Originating in 16th century Scotland, curling is a popular Olympic sport among many. It consists of many complex rules as well as odd choices of equipment. Brooms and large blocks of stone are used in this ancient sport. More commonly known as “The Old Bear” or “K Mart,” The Legendary player in Curling is none other than Kevin Martin. Kevin Martin is a retired Canadian curler who is a four-time world, Olympic and Canadian champion. He is among many current and former players of curling, to be the best player of all time. Known for his rivalries with other famous players such as Randy Ferbey and Jeff Stoughton, Kevin martin maintained a 30-year dedication to his curling career, during which he scored four Briers, a world championship and a gold medal at the Winter Olympics in 2010. He also embarked on a World Curling Tour, on which he earned 15 Grand Slam titles. Throughout the course of his career, Kevin Martin, served as a major influence to others for the development of curling, causing it to establish a competitive tier in the sport itself. Competitions and high-level curling events were also established due to this legendary player.

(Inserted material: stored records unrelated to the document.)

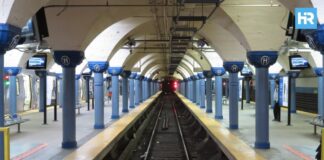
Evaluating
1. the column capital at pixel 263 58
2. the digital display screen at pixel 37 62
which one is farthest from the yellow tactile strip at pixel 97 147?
the column capital at pixel 263 58

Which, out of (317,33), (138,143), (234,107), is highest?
(317,33)

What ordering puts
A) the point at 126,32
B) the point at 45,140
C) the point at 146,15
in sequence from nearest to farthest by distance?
the point at 45,140 → the point at 146,15 → the point at 126,32

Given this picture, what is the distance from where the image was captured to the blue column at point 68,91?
12711 millimetres

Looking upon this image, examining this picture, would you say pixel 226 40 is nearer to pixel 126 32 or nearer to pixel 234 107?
pixel 234 107

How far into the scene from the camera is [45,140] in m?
14.5

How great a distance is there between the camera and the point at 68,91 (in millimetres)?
12828

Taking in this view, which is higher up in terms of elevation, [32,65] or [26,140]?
[32,65]

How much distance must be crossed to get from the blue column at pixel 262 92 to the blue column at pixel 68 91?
16.2 ft

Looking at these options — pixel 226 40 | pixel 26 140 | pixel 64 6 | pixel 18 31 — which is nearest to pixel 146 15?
pixel 226 40

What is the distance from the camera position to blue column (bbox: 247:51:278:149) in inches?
496

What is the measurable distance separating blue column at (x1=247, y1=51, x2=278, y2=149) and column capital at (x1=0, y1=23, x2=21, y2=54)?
7.21 metres

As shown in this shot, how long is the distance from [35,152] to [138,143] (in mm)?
8948

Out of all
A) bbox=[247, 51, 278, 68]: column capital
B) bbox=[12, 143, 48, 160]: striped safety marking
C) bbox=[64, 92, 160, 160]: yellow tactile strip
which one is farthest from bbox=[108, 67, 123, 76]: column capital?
bbox=[247, 51, 278, 68]: column capital

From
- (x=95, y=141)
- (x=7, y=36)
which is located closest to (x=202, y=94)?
(x=95, y=141)
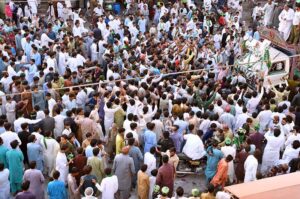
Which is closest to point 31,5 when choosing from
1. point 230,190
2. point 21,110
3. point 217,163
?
point 21,110

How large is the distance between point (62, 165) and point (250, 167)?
10.7 ft

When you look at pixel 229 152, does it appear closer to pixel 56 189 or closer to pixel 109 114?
pixel 109 114

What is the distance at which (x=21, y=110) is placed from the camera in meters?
10.7

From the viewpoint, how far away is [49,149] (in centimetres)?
923

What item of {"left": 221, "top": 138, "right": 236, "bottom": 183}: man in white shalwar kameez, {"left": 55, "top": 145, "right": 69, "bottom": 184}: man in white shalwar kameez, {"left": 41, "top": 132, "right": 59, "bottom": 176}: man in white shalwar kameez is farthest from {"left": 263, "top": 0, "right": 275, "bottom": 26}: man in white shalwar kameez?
{"left": 55, "top": 145, "right": 69, "bottom": 184}: man in white shalwar kameez

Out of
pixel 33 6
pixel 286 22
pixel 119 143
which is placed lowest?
pixel 119 143

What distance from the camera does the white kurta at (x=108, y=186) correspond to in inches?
324

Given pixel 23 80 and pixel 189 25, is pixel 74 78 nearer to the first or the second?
pixel 23 80

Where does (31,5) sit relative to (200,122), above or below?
above

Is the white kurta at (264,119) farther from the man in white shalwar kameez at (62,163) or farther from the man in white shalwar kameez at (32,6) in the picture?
the man in white shalwar kameez at (32,6)

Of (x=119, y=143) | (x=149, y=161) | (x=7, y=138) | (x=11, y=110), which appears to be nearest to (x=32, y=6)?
(x=11, y=110)

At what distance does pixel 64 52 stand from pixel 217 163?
579 centimetres

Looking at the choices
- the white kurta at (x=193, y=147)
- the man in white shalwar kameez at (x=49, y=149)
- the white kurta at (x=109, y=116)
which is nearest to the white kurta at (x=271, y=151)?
the white kurta at (x=193, y=147)

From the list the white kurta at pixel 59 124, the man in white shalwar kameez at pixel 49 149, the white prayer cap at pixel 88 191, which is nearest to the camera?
the white prayer cap at pixel 88 191
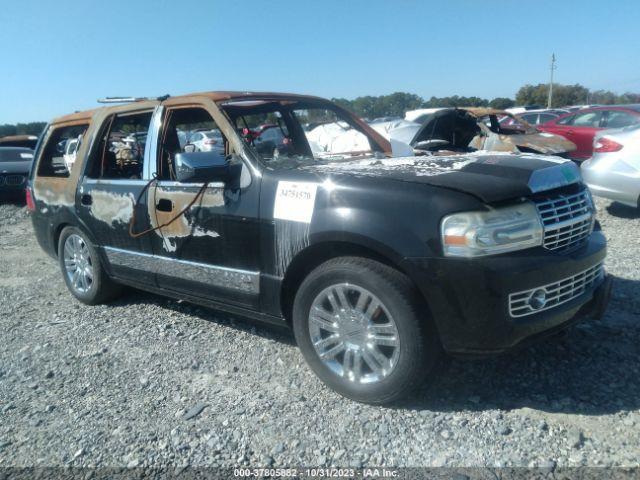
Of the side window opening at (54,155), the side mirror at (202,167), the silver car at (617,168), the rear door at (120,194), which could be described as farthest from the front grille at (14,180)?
the silver car at (617,168)

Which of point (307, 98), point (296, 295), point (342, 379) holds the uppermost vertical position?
point (307, 98)

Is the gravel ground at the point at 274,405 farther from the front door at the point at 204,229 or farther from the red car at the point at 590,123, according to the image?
the red car at the point at 590,123

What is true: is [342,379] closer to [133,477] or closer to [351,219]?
[351,219]

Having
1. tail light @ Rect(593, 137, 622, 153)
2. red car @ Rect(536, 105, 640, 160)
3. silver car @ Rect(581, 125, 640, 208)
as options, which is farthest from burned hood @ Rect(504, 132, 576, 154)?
silver car @ Rect(581, 125, 640, 208)

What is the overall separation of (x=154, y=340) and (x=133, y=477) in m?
1.71

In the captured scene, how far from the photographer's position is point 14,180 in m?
12.7

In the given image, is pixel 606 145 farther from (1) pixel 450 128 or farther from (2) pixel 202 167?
(2) pixel 202 167

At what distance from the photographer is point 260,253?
11.3 feet

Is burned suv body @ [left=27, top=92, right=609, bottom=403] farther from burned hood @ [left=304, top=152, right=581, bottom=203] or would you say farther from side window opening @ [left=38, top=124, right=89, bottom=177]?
side window opening @ [left=38, top=124, right=89, bottom=177]

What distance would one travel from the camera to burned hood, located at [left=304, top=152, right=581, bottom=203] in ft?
9.37

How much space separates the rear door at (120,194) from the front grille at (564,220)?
9.22 ft

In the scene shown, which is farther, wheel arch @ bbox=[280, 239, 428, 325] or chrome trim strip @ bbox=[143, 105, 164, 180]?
chrome trim strip @ bbox=[143, 105, 164, 180]

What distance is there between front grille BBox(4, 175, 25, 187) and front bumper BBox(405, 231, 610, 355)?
40.8ft

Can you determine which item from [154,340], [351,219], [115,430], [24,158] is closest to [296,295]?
[351,219]
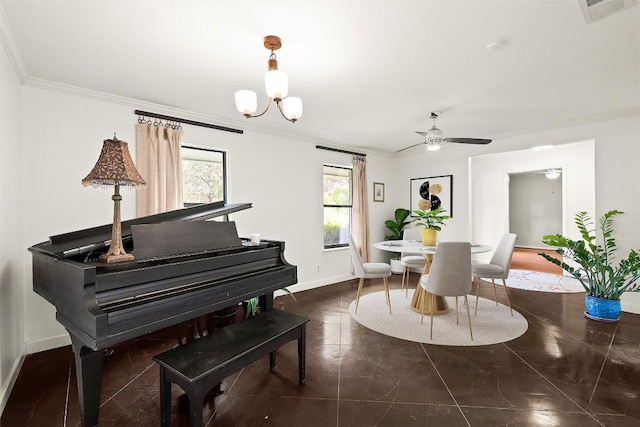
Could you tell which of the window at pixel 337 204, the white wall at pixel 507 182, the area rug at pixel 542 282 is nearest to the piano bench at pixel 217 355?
the window at pixel 337 204

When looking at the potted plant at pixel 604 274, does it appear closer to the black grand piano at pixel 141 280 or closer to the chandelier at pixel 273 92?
the chandelier at pixel 273 92

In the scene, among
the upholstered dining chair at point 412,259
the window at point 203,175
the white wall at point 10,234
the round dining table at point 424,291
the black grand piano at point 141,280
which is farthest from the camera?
the upholstered dining chair at point 412,259

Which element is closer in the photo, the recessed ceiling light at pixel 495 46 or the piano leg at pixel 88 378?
the piano leg at pixel 88 378

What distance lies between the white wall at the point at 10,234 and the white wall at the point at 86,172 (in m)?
0.15

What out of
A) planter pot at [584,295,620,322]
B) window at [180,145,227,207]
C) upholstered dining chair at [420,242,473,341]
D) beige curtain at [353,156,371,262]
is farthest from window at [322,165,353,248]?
planter pot at [584,295,620,322]

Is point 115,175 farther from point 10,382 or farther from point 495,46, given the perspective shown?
point 495,46

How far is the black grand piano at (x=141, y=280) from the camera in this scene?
1.38 meters

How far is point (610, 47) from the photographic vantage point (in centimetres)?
220

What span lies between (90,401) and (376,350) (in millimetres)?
2075

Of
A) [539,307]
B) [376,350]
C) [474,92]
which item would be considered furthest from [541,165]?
[376,350]

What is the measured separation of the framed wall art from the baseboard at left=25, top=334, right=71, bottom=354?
5.35 m

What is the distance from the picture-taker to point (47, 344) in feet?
9.00

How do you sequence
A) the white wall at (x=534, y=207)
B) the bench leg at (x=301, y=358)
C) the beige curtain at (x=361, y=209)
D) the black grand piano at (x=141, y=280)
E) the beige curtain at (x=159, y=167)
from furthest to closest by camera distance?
the white wall at (x=534, y=207), the beige curtain at (x=361, y=209), the beige curtain at (x=159, y=167), the bench leg at (x=301, y=358), the black grand piano at (x=141, y=280)


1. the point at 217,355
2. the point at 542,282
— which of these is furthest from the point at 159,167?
the point at 542,282
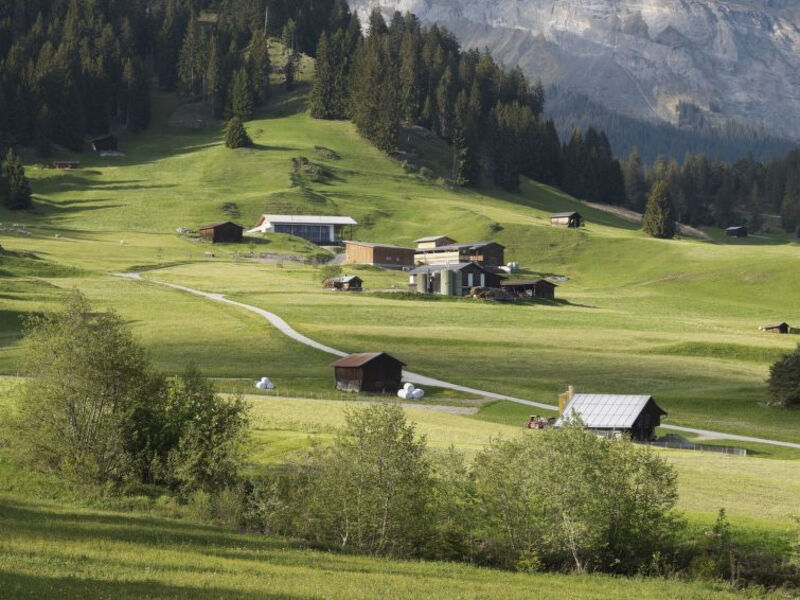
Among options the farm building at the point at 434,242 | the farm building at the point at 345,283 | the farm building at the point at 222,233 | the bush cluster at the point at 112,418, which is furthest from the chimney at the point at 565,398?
the farm building at the point at 222,233

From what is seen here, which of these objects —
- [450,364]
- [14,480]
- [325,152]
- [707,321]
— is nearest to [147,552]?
[14,480]

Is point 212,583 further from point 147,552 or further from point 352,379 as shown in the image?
point 352,379

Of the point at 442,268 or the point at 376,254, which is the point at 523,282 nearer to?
the point at 442,268

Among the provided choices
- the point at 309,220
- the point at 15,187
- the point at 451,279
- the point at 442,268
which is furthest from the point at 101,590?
the point at 15,187

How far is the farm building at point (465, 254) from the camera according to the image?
145 metres

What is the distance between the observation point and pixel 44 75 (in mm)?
196375

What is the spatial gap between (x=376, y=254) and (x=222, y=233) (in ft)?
75.6

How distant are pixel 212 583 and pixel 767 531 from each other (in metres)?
20.1

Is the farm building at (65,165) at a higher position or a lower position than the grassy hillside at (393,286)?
higher

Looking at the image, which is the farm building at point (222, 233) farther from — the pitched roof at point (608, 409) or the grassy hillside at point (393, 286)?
the pitched roof at point (608, 409)

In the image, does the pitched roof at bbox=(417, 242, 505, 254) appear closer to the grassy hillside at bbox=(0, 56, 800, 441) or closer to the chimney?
the grassy hillside at bbox=(0, 56, 800, 441)

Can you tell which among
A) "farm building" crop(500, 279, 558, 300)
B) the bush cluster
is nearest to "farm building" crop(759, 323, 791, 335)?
"farm building" crop(500, 279, 558, 300)

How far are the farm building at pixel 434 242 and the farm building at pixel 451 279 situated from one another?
61.6 feet

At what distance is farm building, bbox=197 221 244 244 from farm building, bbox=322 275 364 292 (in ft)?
102
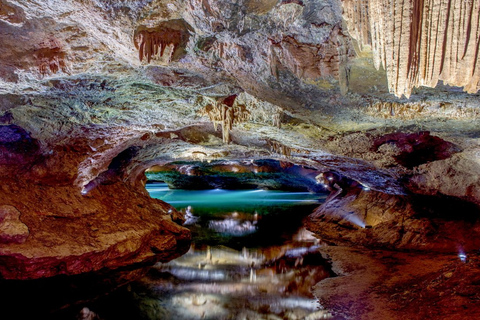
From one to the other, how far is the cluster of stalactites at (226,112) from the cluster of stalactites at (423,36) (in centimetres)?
345

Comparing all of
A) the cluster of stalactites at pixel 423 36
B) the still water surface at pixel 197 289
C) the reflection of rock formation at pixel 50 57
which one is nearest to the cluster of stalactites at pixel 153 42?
the reflection of rock formation at pixel 50 57

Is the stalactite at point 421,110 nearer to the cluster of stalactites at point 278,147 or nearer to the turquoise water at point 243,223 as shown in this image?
the cluster of stalactites at point 278,147

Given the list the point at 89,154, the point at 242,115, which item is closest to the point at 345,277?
the point at 242,115

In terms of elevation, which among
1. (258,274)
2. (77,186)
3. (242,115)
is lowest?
(258,274)

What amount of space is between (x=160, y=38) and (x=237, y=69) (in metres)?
1.05

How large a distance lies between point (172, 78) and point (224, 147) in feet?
18.7

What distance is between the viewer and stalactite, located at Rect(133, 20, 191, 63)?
123 inches

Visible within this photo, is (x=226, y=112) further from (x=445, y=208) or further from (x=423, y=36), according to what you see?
(x=445, y=208)

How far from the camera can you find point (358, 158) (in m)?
8.10

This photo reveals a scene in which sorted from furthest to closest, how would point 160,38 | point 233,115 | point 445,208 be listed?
point 445,208 < point 233,115 < point 160,38

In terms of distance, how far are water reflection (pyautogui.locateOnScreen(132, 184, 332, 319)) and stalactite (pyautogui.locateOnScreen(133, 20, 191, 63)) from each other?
14.9 ft

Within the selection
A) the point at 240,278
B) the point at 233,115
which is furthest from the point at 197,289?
the point at 233,115

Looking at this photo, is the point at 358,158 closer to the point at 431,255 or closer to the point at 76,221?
the point at 431,255

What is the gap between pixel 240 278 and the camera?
7176 millimetres
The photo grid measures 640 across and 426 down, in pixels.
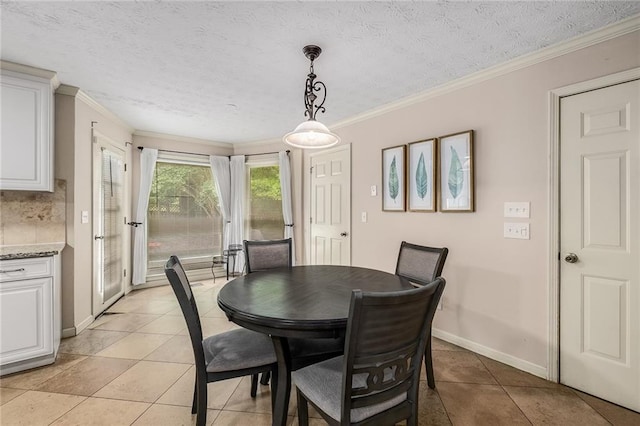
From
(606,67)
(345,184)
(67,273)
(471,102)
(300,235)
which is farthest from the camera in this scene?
(300,235)

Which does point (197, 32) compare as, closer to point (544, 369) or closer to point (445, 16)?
point (445, 16)

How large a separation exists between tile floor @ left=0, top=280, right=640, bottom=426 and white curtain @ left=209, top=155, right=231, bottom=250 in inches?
99.3

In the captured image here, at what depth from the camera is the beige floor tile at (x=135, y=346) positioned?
8.52 ft

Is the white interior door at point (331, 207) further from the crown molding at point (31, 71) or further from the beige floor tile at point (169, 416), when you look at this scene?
the crown molding at point (31, 71)

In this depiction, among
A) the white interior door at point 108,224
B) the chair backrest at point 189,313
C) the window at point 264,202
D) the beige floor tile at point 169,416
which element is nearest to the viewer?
the chair backrest at point 189,313

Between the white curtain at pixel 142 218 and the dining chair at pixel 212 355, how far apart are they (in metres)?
3.22

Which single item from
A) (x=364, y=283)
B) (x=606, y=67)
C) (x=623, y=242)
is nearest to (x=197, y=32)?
(x=364, y=283)

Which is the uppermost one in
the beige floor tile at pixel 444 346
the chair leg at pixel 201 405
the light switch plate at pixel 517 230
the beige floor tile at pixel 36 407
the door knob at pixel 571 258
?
the light switch plate at pixel 517 230

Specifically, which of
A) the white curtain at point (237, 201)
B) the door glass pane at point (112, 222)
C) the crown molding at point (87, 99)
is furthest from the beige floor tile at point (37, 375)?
the white curtain at point (237, 201)

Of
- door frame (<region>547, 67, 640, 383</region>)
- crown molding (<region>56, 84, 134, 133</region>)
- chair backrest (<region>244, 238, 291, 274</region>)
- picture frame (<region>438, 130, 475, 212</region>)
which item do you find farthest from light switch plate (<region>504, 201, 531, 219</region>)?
crown molding (<region>56, 84, 134, 133</region>)

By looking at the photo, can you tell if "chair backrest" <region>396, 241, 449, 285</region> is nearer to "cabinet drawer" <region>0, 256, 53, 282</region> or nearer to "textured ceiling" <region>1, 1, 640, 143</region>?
"textured ceiling" <region>1, 1, 640, 143</region>

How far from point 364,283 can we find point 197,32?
2.02m

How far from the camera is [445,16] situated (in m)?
1.83

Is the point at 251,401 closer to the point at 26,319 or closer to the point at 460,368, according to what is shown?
the point at 460,368
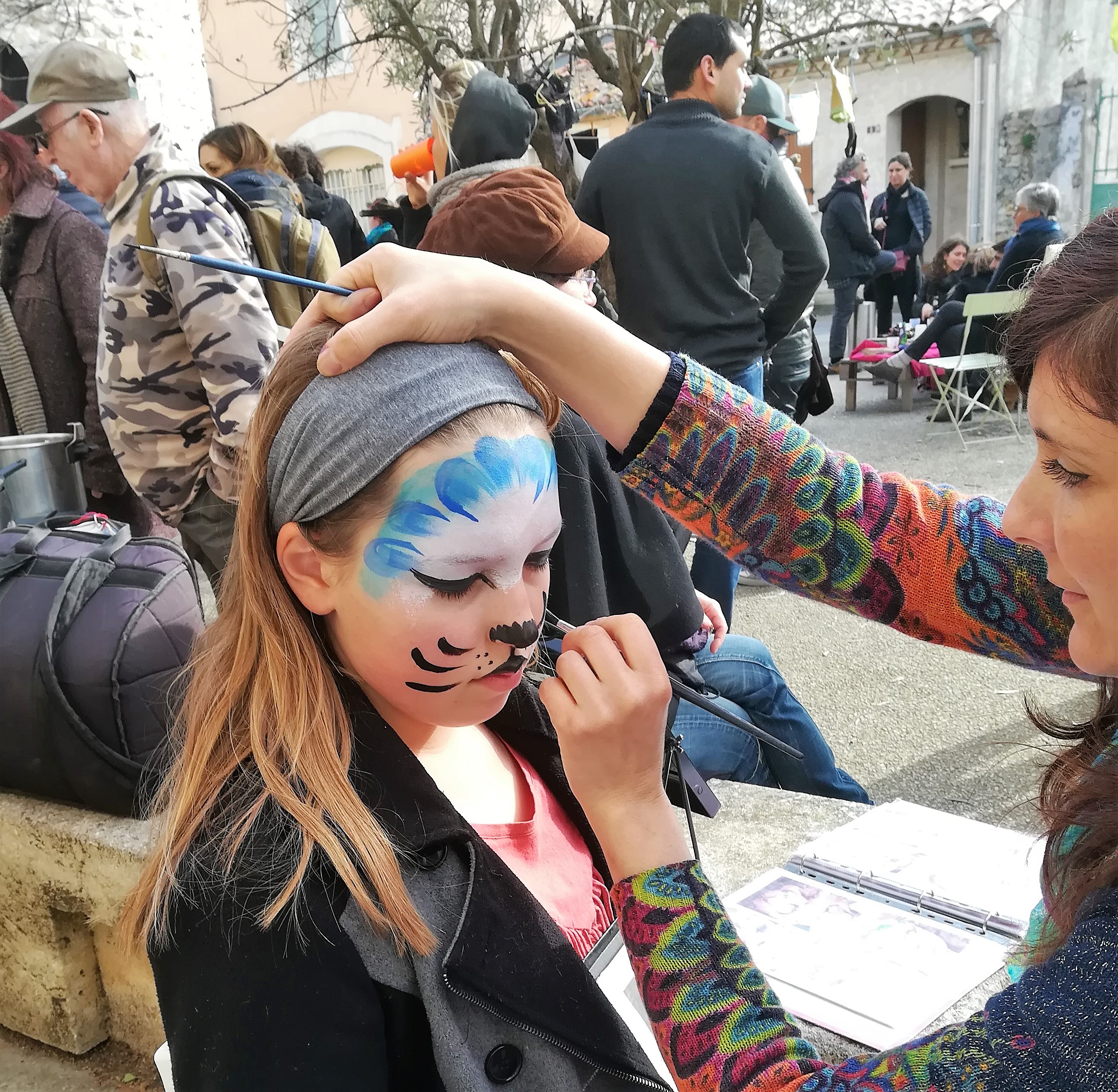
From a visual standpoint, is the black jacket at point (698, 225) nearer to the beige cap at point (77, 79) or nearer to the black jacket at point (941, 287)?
the beige cap at point (77, 79)

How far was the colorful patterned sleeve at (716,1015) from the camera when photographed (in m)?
0.85

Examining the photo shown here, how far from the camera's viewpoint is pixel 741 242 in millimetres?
3621

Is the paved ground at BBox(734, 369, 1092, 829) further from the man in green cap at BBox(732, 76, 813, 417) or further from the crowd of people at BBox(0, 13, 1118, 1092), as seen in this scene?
the crowd of people at BBox(0, 13, 1118, 1092)

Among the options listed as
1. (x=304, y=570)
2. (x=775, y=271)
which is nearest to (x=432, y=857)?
(x=304, y=570)

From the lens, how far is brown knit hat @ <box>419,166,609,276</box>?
1.98 metres

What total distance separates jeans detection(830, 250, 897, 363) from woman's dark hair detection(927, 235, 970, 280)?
39 cm

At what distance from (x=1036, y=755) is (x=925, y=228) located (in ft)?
28.2

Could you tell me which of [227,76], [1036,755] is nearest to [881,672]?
[1036,755]

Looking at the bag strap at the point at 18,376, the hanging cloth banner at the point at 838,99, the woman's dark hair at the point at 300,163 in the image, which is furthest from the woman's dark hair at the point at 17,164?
the hanging cloth banner at the point at 838,99

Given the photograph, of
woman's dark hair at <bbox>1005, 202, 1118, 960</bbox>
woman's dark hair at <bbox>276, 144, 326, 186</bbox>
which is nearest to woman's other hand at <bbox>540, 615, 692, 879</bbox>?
woman's dark hair at <bbox>1005, 202, 1118, 960</bbox>

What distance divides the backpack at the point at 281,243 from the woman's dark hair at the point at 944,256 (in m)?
8.22

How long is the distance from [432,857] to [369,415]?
1.45 ft

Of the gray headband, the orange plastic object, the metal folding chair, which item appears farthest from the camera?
the metal folding chair

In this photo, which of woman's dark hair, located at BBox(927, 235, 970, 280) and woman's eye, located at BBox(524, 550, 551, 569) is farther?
woman's dark hair, located at BBox(927, 235, 970, 280)
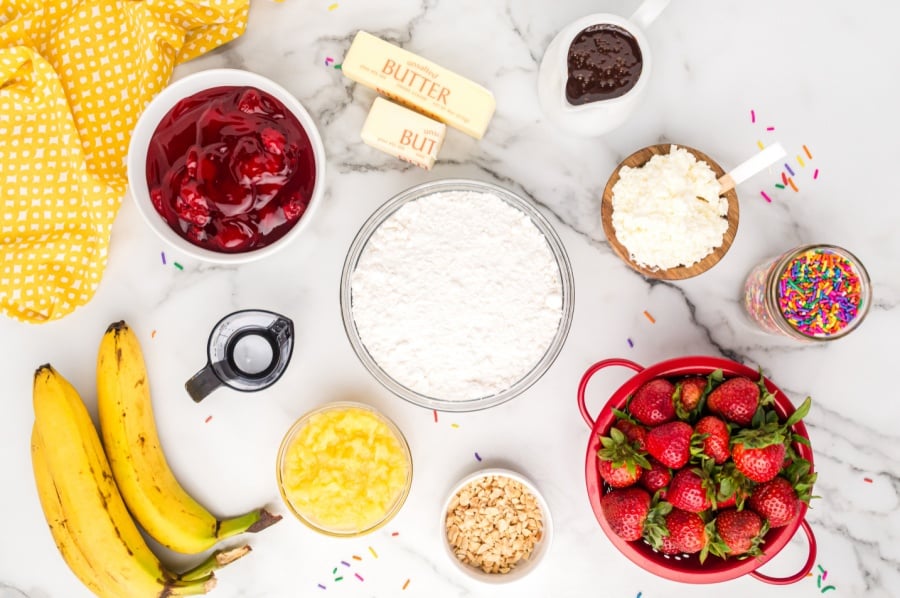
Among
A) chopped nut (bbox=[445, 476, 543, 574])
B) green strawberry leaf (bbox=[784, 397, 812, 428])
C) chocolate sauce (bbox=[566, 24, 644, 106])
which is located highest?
chocolate sauce (bbox=[566, 24, 644, 106])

The Influence of His Father

The origins as to how Kevin Martin became the most popular and legendary member of curling history is due to his father. As the vice present of his local curling club, Martin began at an early age to curl. He was first introduced to the curling scene when his team consisting of Richard Feeney, Dan Petryk and Michael Berger succeeded to bring home the trophy from the 1985 Canadian junior championship. Shortly after winning the junior championships, Martin accompanied the Canadian team as an alternate player to the 1985 World Junior Curling Championships. Five years into the aftermath of winning the world junior championships, Kevin Martin formed a newer team and won one of his first provincial championships. This helped them move into the next round and also help them qualify for the 1991 Labatt Brier. During this tense competition, Martin’s team tied with Saskatchewan for the lead. Which then also led martin’s team to knock off British Columbia during the semi-finals. However, the team was beaten in the finals by Scotland player, David Smith, and the scores were 2 – 7 which led to a sound defeat.

Rising to the Top

The performance displayed at the tournament, however, helped Martin to earn him a spot in the 1992 winter Olympics during a time when curling was a demonstrative sport and was not as competitive as it is in recent times. Martin won three of his rounds of games but lost to Switzerland and the United States. It was in 1997 that Martin looked to represent his country, Canada once again. The winter Olympics of 1998 would mark as the first time that curling would be classified as an official medal sport at the Olympics. At the trials, Martin’s team finished with a 6 – 3 wining score; however, he soon lost to Mike Harris in the finals and was not able to make it back to the Brier for the following years.